(原始文档)
===============

# JavaScript 正则表达式

# 前言

;MDN (opens new window) 对正则表达式有更为详细的描述，此文仅是学习正则表达式过程中的记录和发散，相关的内容后面会逐步进行完善。

# 方法

# test

;test (opens new window) 用来检查字符串是否与正则表达式相匹配，返回布尔值。

/hello/.test('hello_world') // true

来看一个特殊情况。

const reg = /hello/
reg.test('hello_world') // true
reg.test('say_hello') // true

const reg = /hello/g
reg.test('hello_world') // true
reg.test('say_hello') // false
reg.test('hello_regexp') // true

你应该知道的是，每个正则表达式都有一个 lastIndex (opens new window) 属性，用来指定下一次匹配的起始索引，可读也可写，默认值为0（表示从字符串头部开始匹配）。但是一般不会起作用，只有在正则表达式开启了全局匹配g时，lastIndex才会生效。

以上第一个正则表达式未开启全局匹配，lastIndex始终不生效，每次执行test时都是从字符串的头部开始匹配，所以都会输出true。而当开启全局匹配时，执行第一个test匹配成功输出true，此时会将lastIndex更新为5，以便下一次匹配，而执行第二个test时，由于lastIndex为5（即从ello开始匹配），将匹配失败输出false。而匹配失败后，lastIndex将被重置为0，所以第三个test又输出true。

因此若要在开启全局匹配下输出一致，可修改lastIndex属性（4表示从hello开始匹配）。

const reg = /hello/g
reg.test('hello_world') // true
reg.lastIndex = 4
reg.test('say_hello') // true
reg.lastIndex // 9

# exec

;exec (opens new window) 用于对字符串执行一次搜索匹配，返回一个结果数组或null。

其中数组中包括[0]（匹配的完整字符串）、[1]...[n]（捕获的分组）、index（匹配的内容在原字符串中的索引）、input（原字符串）、group（ES6的具名组）。

const reg = /h(e)ll(o)/i
const str = 'Hello foo, hEllo bar, heLlo baz'
reg.exec(str) // ["Hello", "e", "o", index: 0, input: "Hello foo, hEllo bar, heLlo baz", groups: undefined]

注意exec也与test类似，开启全局匹配g后lastIndex才会生效，开启后exec可以获取单个字符串中的多次匹配结果。并且与test类似，exec若匹配失败，lastIndex也会归0。

const reg = /h(e)ll(o)/ig
const str = 'Hello foo, hEllo bar, heLlo baz'
var res = null

while (res = reg.exec(str)) {
  console.log(res)

===============

数据集条目
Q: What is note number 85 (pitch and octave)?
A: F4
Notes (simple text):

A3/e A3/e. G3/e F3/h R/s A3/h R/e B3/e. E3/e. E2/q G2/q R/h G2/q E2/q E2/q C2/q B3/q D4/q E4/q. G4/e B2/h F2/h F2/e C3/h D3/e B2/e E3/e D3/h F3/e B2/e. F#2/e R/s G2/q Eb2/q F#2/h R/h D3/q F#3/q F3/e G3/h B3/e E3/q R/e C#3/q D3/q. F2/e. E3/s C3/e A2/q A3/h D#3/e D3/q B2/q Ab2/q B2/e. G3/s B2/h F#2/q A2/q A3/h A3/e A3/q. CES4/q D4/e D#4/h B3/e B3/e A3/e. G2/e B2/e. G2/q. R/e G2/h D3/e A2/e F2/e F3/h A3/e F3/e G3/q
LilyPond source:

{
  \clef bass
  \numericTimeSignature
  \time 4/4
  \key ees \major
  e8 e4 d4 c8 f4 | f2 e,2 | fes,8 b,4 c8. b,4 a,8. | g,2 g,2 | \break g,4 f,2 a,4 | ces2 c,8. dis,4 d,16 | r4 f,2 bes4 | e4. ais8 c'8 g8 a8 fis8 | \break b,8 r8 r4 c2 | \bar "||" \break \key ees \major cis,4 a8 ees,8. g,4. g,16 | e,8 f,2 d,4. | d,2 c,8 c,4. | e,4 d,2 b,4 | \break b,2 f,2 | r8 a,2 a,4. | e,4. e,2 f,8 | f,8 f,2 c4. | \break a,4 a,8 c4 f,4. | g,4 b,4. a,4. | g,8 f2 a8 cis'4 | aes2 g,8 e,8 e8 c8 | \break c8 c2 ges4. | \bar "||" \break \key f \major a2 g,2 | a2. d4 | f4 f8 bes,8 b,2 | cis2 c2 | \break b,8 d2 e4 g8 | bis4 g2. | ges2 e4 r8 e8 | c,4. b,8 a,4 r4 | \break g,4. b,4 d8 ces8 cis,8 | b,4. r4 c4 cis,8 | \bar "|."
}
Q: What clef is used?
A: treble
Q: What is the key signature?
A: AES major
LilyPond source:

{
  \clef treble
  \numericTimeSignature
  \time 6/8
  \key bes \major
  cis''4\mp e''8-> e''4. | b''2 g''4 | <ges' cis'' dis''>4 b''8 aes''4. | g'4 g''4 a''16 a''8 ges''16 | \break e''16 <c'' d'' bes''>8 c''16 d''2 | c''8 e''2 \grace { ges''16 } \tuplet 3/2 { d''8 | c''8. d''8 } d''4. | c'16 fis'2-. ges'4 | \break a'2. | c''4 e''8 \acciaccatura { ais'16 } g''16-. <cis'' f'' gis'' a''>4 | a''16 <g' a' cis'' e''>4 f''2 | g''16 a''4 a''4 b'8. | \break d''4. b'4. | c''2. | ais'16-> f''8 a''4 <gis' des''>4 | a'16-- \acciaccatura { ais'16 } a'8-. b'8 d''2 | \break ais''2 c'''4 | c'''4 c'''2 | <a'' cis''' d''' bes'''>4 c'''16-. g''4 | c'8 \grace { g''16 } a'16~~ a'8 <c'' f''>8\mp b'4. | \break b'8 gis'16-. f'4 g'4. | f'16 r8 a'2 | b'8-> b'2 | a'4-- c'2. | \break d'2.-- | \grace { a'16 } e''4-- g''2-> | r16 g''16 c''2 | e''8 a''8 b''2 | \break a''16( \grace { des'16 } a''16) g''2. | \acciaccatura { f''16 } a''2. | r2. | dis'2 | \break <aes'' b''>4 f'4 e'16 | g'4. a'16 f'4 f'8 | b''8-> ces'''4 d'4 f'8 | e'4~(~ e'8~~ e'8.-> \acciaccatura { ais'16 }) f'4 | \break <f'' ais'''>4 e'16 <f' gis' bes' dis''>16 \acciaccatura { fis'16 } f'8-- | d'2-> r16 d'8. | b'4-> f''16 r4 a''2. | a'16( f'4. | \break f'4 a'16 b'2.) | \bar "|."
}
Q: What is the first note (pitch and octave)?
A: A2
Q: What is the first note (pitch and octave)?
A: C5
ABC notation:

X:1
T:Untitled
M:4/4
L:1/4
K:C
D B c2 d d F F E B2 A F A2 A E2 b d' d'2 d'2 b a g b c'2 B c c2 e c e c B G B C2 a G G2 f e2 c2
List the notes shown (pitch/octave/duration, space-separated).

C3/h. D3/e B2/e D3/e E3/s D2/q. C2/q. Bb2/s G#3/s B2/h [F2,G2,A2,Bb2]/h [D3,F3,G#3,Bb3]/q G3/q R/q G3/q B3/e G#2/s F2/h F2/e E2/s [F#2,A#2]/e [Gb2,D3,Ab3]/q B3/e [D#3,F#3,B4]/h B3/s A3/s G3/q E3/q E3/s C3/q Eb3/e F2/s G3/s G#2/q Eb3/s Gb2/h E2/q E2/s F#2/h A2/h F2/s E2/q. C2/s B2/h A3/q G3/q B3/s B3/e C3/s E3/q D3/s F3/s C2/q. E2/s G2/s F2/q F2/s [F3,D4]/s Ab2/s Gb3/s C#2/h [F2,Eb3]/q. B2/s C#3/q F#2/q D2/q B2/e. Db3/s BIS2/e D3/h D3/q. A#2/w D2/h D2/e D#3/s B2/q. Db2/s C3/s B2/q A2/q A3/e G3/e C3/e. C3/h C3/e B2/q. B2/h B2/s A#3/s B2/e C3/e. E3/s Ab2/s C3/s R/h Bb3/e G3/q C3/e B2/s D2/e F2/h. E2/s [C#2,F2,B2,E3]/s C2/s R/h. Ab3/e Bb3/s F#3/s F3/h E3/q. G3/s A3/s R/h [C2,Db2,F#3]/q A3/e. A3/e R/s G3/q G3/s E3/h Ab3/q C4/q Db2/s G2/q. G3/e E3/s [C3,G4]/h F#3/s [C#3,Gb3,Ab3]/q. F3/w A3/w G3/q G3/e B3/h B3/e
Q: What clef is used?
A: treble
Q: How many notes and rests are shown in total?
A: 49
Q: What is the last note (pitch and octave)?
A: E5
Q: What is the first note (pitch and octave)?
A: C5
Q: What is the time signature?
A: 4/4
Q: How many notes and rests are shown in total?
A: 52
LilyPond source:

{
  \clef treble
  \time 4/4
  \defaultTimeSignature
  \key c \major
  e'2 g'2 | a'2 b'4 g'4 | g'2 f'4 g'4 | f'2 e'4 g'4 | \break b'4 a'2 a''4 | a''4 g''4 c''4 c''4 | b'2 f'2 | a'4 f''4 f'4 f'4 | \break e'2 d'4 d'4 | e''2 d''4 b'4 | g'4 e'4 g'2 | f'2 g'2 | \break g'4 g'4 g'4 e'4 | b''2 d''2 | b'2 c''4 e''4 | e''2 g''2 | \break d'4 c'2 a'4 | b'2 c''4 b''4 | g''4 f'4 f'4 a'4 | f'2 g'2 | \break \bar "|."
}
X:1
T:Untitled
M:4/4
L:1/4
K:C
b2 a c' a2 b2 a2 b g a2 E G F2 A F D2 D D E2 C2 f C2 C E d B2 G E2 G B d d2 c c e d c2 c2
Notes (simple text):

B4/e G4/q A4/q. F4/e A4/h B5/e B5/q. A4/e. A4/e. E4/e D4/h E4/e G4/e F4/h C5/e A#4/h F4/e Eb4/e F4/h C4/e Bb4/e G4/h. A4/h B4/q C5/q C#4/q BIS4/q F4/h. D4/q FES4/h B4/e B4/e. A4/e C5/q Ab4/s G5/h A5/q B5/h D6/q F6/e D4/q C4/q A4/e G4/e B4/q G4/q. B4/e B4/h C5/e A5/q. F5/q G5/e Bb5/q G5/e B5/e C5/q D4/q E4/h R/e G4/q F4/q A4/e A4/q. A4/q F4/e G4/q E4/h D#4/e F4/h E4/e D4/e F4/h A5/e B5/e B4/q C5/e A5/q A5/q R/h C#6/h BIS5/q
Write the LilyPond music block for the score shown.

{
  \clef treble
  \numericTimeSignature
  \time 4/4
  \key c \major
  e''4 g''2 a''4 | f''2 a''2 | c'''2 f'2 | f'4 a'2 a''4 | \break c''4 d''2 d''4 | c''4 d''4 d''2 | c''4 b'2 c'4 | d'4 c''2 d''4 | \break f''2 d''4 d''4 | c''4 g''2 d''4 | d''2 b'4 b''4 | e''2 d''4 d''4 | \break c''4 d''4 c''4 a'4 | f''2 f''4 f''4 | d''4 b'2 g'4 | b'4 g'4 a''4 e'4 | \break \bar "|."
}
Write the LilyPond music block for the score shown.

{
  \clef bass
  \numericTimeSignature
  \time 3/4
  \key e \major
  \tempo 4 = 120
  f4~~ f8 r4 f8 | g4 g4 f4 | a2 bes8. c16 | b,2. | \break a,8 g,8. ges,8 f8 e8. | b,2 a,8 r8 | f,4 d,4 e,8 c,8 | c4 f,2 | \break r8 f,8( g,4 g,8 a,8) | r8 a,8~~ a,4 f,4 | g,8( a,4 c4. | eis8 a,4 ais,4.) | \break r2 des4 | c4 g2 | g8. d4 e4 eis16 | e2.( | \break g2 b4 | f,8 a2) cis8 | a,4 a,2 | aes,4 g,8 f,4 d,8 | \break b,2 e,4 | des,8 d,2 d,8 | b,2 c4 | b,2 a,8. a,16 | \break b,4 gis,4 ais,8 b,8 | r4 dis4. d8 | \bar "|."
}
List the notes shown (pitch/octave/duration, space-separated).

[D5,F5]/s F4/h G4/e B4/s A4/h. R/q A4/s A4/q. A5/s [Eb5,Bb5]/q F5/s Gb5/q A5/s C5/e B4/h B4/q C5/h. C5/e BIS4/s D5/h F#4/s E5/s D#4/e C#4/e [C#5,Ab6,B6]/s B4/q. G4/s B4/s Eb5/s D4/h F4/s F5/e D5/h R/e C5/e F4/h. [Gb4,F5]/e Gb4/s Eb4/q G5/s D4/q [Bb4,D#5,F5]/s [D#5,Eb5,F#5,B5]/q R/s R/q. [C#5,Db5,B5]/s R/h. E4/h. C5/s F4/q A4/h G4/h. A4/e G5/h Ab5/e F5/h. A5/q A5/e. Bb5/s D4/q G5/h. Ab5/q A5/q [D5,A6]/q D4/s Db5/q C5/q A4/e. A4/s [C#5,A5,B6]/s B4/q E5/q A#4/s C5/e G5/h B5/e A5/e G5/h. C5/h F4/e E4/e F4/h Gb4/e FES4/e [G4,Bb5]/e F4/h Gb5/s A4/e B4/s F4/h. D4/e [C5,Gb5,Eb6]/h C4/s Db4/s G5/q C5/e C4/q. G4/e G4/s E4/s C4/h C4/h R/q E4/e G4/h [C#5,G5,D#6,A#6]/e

===============

(挑战题 1) 根据这篇 JavaScript 正则表达式文章，判断下列 (a)、(b)、(c) 三项说法是否与其一致。每项回答“是”或“否”，并原样引用文中起决定作用的文字。(a) lastIndex 的默认值为1。(b) 开启全局匹配后，test 匹配失败时 lastIndex 会被重置为0。(c) exec 匹配失败时返回 undefined。
(挑战题 2) 请从这篇 JavaScript 正则表达式文章最后一行之后接着往下写。
这些数据用不上。

(书面回答 1)
(a) 否。原文：“默认值为0（表示从字符串头部开始匹配）”。
(b) 是。原文：“而匹配失败后，lastIndex将被重置为0”。
(c) 否。原文：“返回一个结果数组或null”。

(书面回答 2)
  // ["Hello", "e", "o", index: 0, input: "Hello foo, hEllo bar, heLlo baz", groups: undefined]
  // ["hEllo", "E", "o", index: 11, input: "Hello foo, hEllo bar, heLlo baz", groups: undefined]
  // ["heLlo", "e", "o", index: 22, input: "Hello foo, hEllo bar, heLlo baz", groups: undefined]
}

# 字符串方法

;ES6将String.prototype中的四个方法search、split、replace、match在语言内部都调用了RegExp.prototype上的方法，例如String.prototype.search调用RegExp.prototype[Symbol.search]。

另外若方法的参数为对象，都会存在隐式类型转换。

const str = 'foo, bar, baz'
const reg = {
  toString() {
    return 'baz'
  }
}

str.search(reg) // 10
str.split(reg) // ["foo, bar, ", ""]
str.replace(reg, 'yes') // foo, bar, yes
str.match(reg) // ["baz", index: 10, input: "foo, bar, baz", groups: undefined]

# search

;search (opens new window) 用于返回正则表达式在字符串中首个匹配项的索引，若未匹配则返回-1。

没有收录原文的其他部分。